Co.Design

Why Microsoft's Vision Of The Future Is Dead On Arrival

A viral clip produced by Microsoft is--like almost every video on this subject--amazingly polished. It's also inane and completely lifeless.

This just in: In the future, everything will be lushly luxurious, gleamingly clean, and digitally magical. Yup, it’s another corporate "the future of . . ." video, this time courtesy of Microsoft Office. This dazzlingly mounted production will spin your head with its vision of "the future of productivity"--the most salient feature of which is that, apparently, nobody uses Microsoft Office anymore. Sounds like a dream:

Sorry if that’s harsh, but I’m with John Gruber: These spit-polished masterpieces of magical thinking are the tech-elite version of LOLcat videos. They make you feel warm and fuzzy for a minute or two and…that’s about it. As Gruber scathingly puts it, "We’ve seen Minority Report already. Imagine if [Microsoft] instead spent the effort that went into this movie on making something, you know, real, that you could actually go out and buy and use today."

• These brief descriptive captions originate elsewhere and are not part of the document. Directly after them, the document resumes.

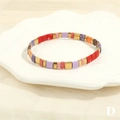 Detail of colorful Tila bead bracelet with golden spacers on a white shell plate - Red Purple Pink Orange Blue Gold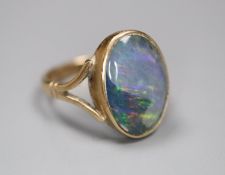 A 9ct and opal doublet set oval ring, size J, gross 2.7 grams.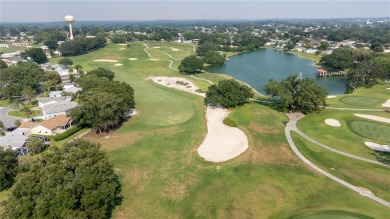 Welcome to this lovely two-bedroom, two-bath home located in the on Orange Blossom Hills Golf and Country Club in Florida - for sale on GolfHomes.com, golf home, golf lot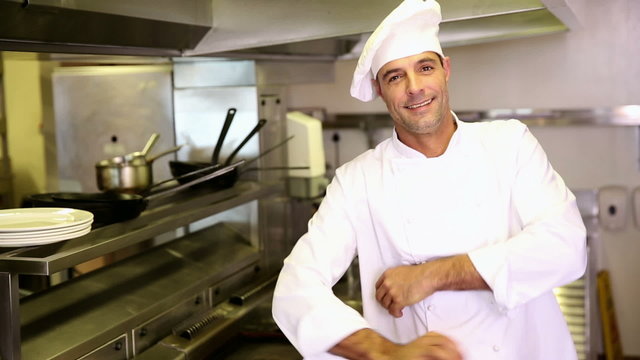 Handsome chef making ok sign to camera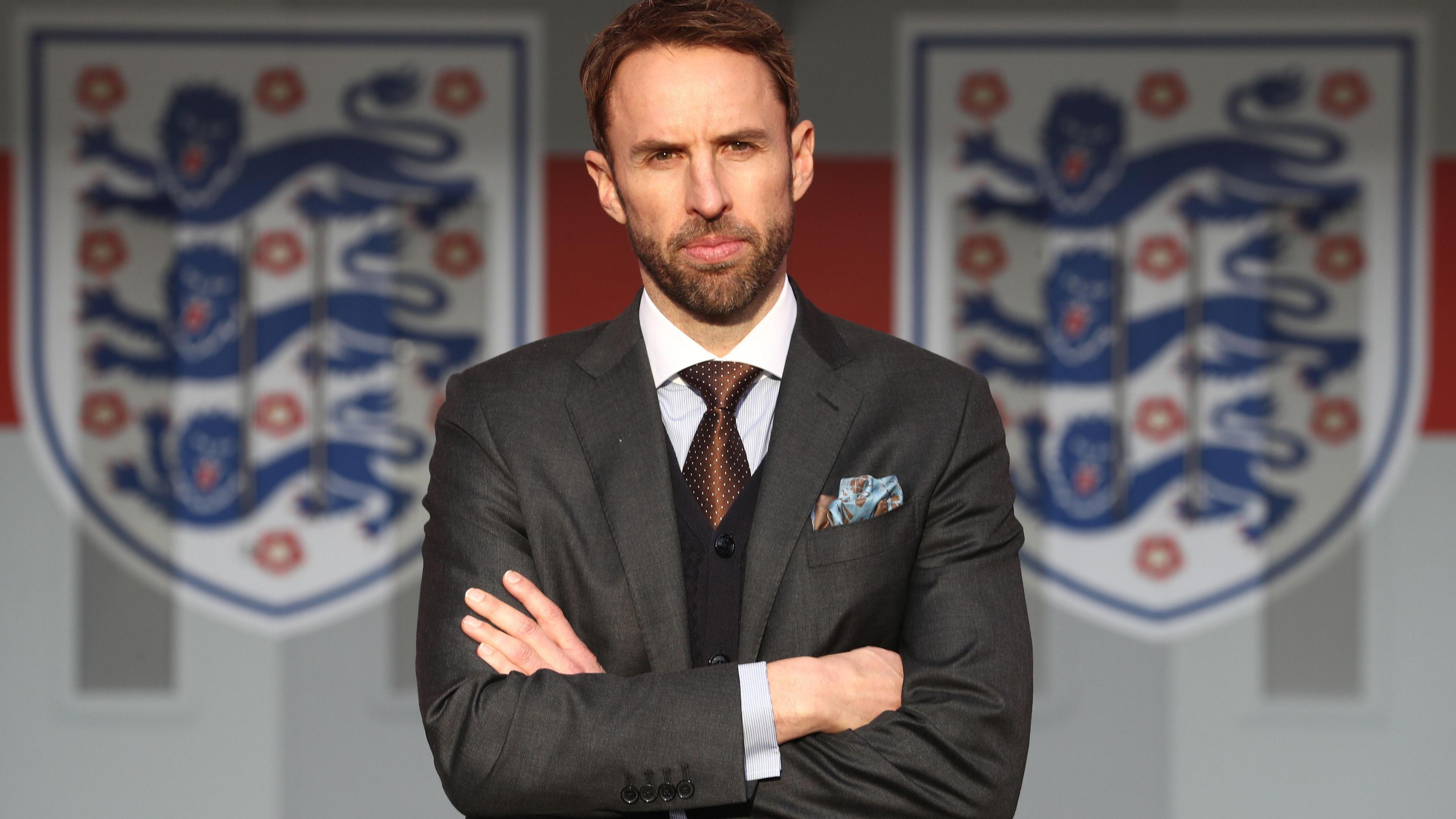 Gareth Southgate stands in front of two England crest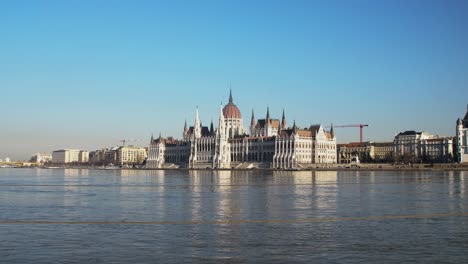 Budapest-city-center-view-with-Parliament-building-and-Danube-river-on-a-sunny-day,-gothic-architecture,-wide-distant-panoramic-shot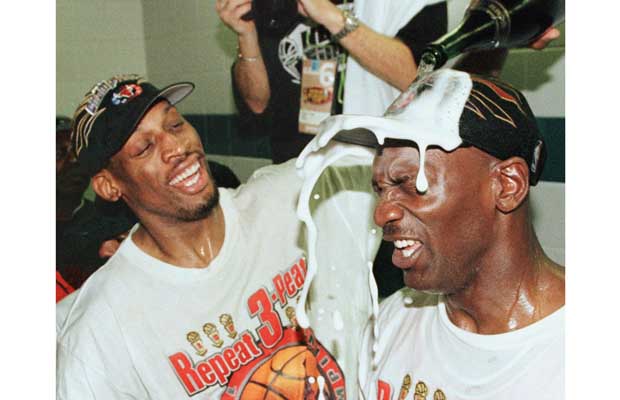 Dennis Rodman (L) of the Chicago Bulls pours champ
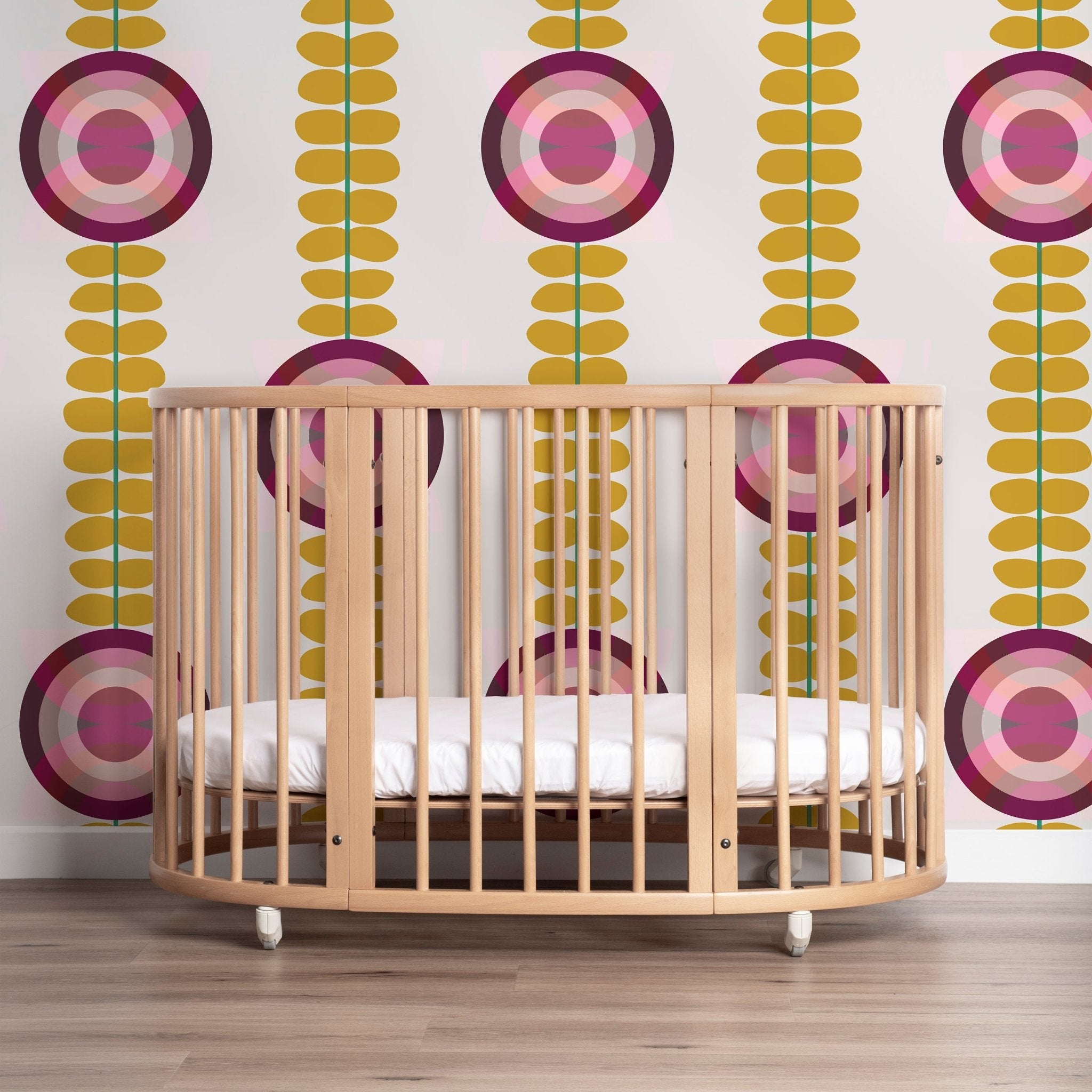 Scandinavian floral wallpaper shown in a nursery behind a modern wood crib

I’m going to get a bit more meta: I’m actually fine with corporations pouring scads of money into producing futurist concept videos (sidebar: I’m available!), but would it be so hard to create one that felt the least bit authentic? The interfaces of a decade from now are going to be part of a world that looks a lot like the one we live in now. There will still be messy kitchens, non-angelic children, litter in public places, and jobs that don’t involve giving glamorous presentations to ambiguously ethnic business partners. Our computers will still be filled with buggy software and ugly webpages, and your computer and mine aren’t likely to share some magical, universal gestural language. (BTW Microsoft: You, more than anyone else, created these problems!)

This is the world that 99% of the users of Microsoft Office actually inhabit now, and it won’t be any different in a decade. There’s nothing wrong with aspirational fantasies, but the too-perfect world that Microsoft’s film envisions looks like a photorealistic version of Second Life: everyone moves like a mannequin and is just as dead behind the eyes.

What "future of" tech/design videos need is a little less Minority Report and a little more Alien. Director Ridley Scott famously told his production designers to make Alien's spaceship and costumes look roughed-up, slightly messy, and above all, lived in. Otherwise, it just isn’t believable enough to see yourself in--which is a design problem that both horror movies and corporate promos need to solve. Microsoft’s film is probably going viral as we speak, but imagine how much more reach it would have if it dared to depict a guy stuck in a meeting that sucked, or using his smartphone in an airport that was full of noisy assholes and long lines, or searching his touchscreen-enabled smart refrigerator for a quick meal because his kids are bouncing off the walls and he’s bone-tired from a long day at work?

Futuristic interfaces are supposed to solve problems and make life easier. What good are they--besides being eye candy--if the future around them is picture-perfect already? The Microsoft video takes that conceit of perfection and carries it so far that the concepts begin to look ridiculous: You can pick out all kinds of clever touches, such as the way the images on a computer screen can be dragged off screen to become holograms--and then can be controlled with gestures. But by that point, we’re way off in future land, where none of these clever touches feel rooted in life. They don’t address problems we understand. Take as a counterexample, this video by Berg London. It’s full of interesting experimental interfaces, but the world around it is…ours:

It includes things like imperfect lighting, dog-eared magazines, and chipped coffee mugs. It’s inhabited by people, not mute wax figures. It somehow feels more like the future, simply because it’s more recognizably connected to the present. More importantly, the concepts solve problems we actually have today, and the situations are ones that we now live with. That’s the future Microsoft Office is going to be a part of; that’s the future we should, and will, be designing for. What’s so wrong about acknowledging that?